The Catalan simplicial set II

TL;DR

This paper extends the classification of skew-monoidal categories using the Catalan simplicial set to skew monoidales in monoidal bicategories and further characterizes monoidal bicategories via maps from the Catalan set.

Contribution

It generalizes the classification of skew-monoidal structures to higher categorical contexts using the Catalan simplicial set.

Findings

Skew-monoidales in monoidal bicategories are classified by maps from the Catalan set.

Monoidal bicategories are characterized by maps from the Catalan set to nerves of Bicat.

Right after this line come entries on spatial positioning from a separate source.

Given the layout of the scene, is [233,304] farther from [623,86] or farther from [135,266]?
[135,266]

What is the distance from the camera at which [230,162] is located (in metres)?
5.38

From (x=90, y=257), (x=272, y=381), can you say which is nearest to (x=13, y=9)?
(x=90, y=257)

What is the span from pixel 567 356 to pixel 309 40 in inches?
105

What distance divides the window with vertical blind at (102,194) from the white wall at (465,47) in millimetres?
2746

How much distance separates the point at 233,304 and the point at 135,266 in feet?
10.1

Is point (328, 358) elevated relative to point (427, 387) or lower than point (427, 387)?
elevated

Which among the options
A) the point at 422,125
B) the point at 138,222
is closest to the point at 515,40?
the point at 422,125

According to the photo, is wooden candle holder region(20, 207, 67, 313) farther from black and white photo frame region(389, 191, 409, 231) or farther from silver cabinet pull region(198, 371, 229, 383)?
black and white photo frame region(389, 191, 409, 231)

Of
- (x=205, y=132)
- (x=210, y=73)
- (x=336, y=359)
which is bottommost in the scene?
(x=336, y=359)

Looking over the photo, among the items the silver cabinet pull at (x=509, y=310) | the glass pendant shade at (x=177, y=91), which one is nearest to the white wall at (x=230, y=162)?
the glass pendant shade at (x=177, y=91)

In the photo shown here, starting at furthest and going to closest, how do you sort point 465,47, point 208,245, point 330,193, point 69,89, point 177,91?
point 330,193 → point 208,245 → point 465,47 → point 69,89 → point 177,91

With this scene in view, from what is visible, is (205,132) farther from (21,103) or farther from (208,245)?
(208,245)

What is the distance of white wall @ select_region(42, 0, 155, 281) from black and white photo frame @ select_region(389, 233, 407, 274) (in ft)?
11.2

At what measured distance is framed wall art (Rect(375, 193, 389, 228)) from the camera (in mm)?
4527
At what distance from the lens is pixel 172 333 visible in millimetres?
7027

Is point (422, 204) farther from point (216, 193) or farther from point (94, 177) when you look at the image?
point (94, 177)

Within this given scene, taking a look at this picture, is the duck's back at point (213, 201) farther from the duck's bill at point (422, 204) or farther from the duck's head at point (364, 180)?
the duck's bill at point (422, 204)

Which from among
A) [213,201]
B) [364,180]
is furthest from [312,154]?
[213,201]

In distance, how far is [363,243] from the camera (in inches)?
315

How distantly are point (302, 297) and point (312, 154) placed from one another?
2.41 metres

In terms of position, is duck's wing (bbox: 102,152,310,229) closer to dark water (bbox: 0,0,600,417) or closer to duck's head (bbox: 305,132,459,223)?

A new definition of skew-monoidal bicategory consistent with existing theory is provided.

Abstract

The Catalan simplicial set $\mathbb{C}$ is known to classify skew-monoidal categories in the sense that a map from $\mathbb{C}$ to a suitably defined nerve of $\mathrm{Cat}$ is precisely a skew-monoidal category \cite{Catalan1}. We extend this result to the case of skew monoidales internal to any monoidal bicategory $\mathcal{B}$. We then show that monoidal bicategories themselves are classified by maps from $\mathbb{C}$ to a suitably defined nerve of $\mathrm{Bicat}$ and extend this result to obtain a definition of skew-monoidal bicategory that aligns with existing theory.